Remembrance Day for the Victims of Communist Repression in the Bykivnya Forest


At 12.00 on Sunday 20 May a memorial gathering will take place to honour the Victims of Communist Repression buried in the “Bykivnya Graves” near Kyiv

At 12.00 a Requiem Service [panykhida] will be held by Church leaders near the common graves, followed from 13.00 to 14.00 by a gathering to honour the memory of all those victims whose remains lie buried in this forest.

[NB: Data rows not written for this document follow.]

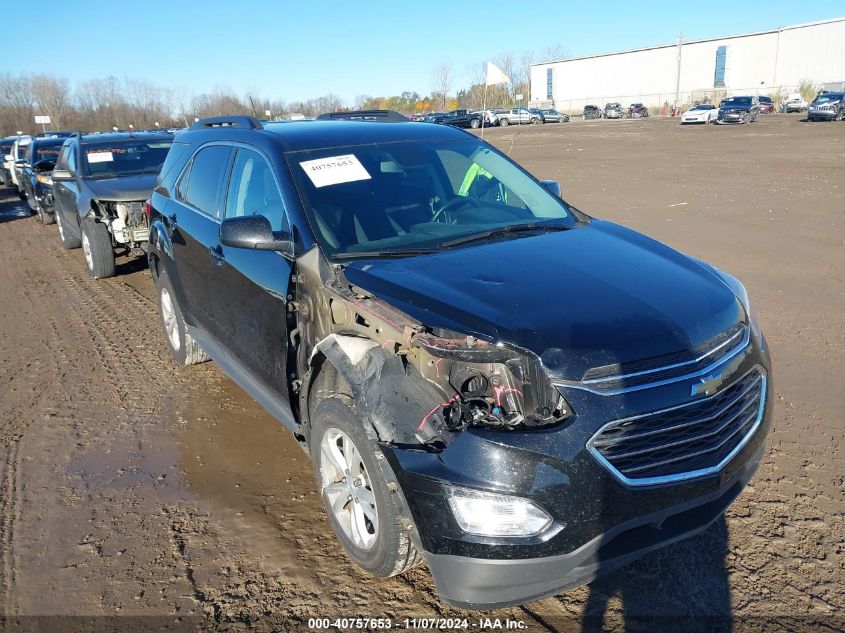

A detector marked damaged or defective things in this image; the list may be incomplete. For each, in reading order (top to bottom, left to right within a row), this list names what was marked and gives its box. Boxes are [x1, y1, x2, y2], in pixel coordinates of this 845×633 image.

broken headlight housing [412, 334, 572, 442]
damaged front bumper [382, 338, 772, 608]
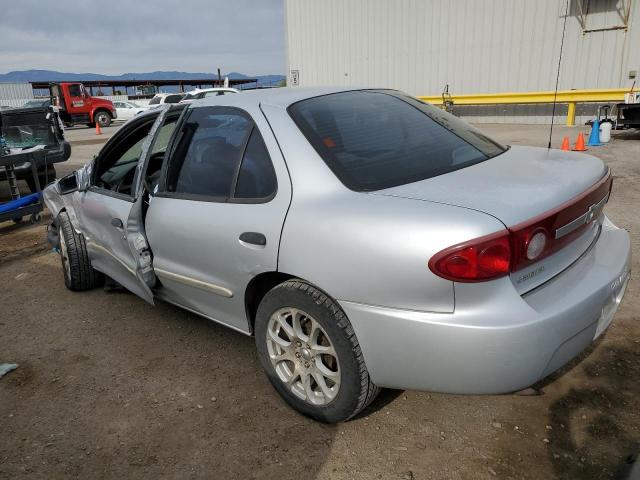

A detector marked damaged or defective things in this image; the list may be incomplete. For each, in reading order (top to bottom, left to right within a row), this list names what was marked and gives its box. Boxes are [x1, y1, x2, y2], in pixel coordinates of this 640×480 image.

damaged silver car [43, 88, 632, 422]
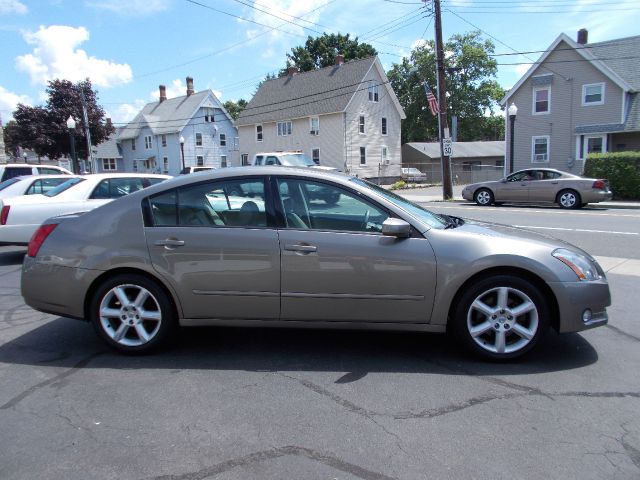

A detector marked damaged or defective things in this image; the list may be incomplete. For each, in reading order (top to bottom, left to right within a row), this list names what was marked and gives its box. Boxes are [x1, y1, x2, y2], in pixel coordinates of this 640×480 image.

pavement crack [1, 350, 106, 410]
pavement crack [148, 444, 396, 478]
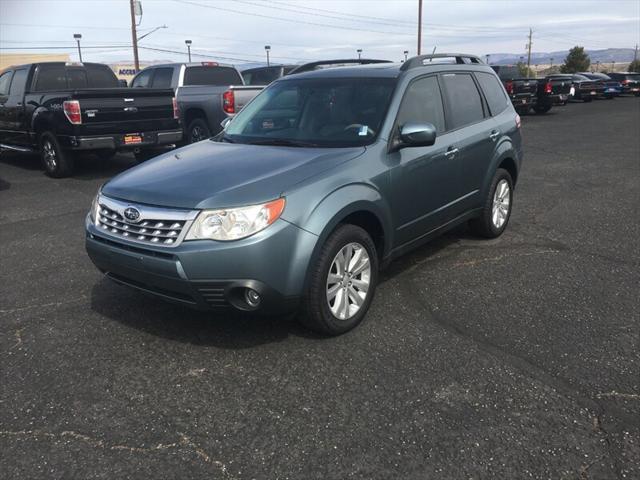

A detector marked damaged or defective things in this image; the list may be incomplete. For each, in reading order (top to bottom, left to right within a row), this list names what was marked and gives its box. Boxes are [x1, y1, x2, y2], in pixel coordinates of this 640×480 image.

crack in asphalt [0, 430, 235, 478]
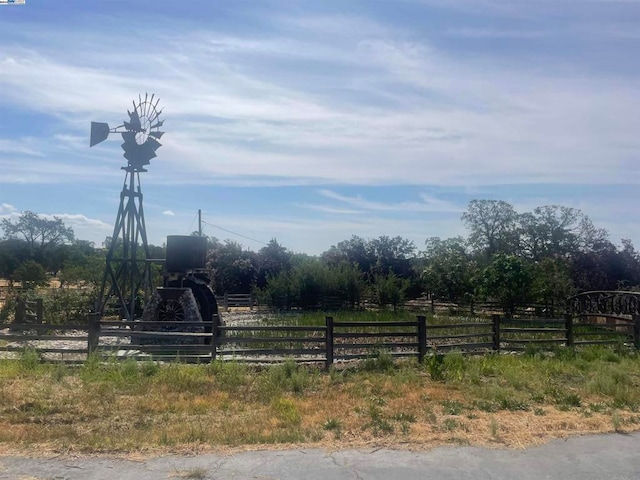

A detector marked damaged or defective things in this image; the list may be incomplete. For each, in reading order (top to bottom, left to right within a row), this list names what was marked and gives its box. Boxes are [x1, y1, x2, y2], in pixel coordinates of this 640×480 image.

dark rusty machinery [141, 235, 222, 342]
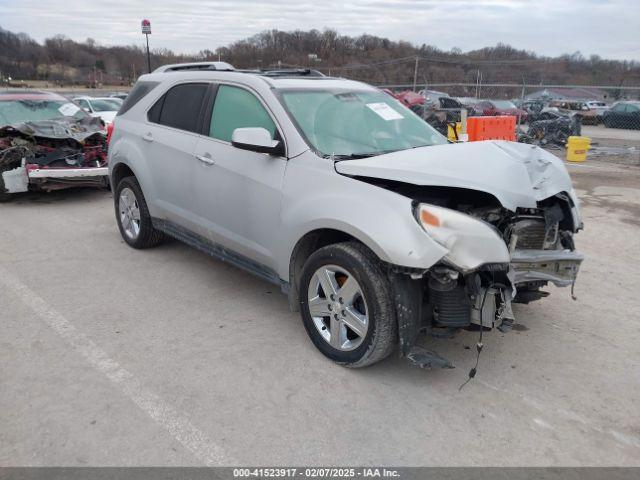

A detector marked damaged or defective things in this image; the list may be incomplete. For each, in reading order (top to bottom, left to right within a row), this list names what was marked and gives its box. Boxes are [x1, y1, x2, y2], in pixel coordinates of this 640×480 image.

red damaged car [472, 99, 528, 122]
damaged front end [0, 117, 107, 200]
red damaged car [0, 91, 109, 202]
crumpled hood [336, 141, 576, 212]
detached bumper piece [510, 249, 584, 286]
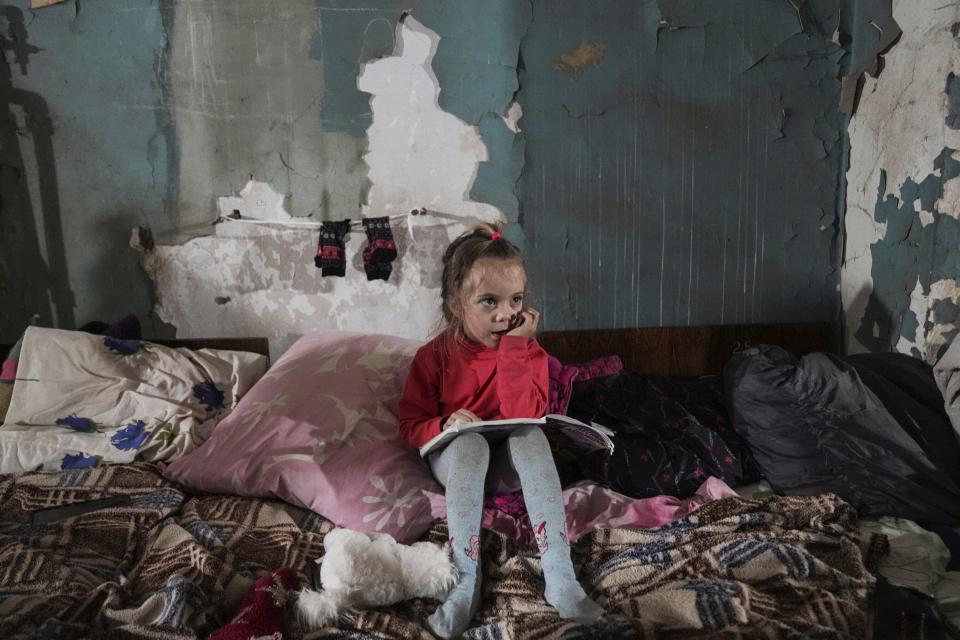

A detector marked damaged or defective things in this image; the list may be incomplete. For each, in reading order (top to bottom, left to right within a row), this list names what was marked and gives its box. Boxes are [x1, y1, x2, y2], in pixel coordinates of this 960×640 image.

cracked wall surface [520, 0, 852, 330]
cracked wall surface [844, 0, 960, 362]
peeling teal paint [856, 150, 960, 358]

Transport: from the metro station “Lisova” – 4 buses will be available for those wishing to attend the memorial events. Return will be between 14.00 and 16.00


The Bykivnya Forest holds the last earthly remains of victims of the communist regime. It is believed that 150 thousand people were buried there.

The burials date from 1937 to 1941 however there are also victims killed by the Bolsheviks from the end of the 1920s.  The number of victims is so great that two or three victims lie buried on each square metre of the territory. Up to half of those buried were executed in the modern “Kinopalats” [“Cinema Palace”, which is the former Zhovtnevy [October] Palats, the premises of the NKVD].

Those attending the annual gathering of remembrance include people whose relatives lie buried in this place, as well as others whose relatives are buried in Siberia or Mordova.  There are also many who to this day do not know where those graves lie.

The Chair of the Kyiv Vasyl Stus “Memorial” Society Roman Krutsyk believes that the “Bykivnya Graves are important not only for the relatives of the Victims, but for the nation as a whole – for “the dead, the living and those not yet born”.

“It is the duty of each Ukrainian to remember the terrible crimes committed by the occupation regime against the Ukrainian people”.

The memorial gathering is initiated by the Kyiv Vasyl Stus “Memorial” Society.  Youth patriotic organizations are taking part in organizing the memorial events, as well as representatives of the central and local authorities. Over several years Viktor Yushchenko has attended the ceremonies. In 2002 Pope John Paul II visited the “Bykivnya Graves.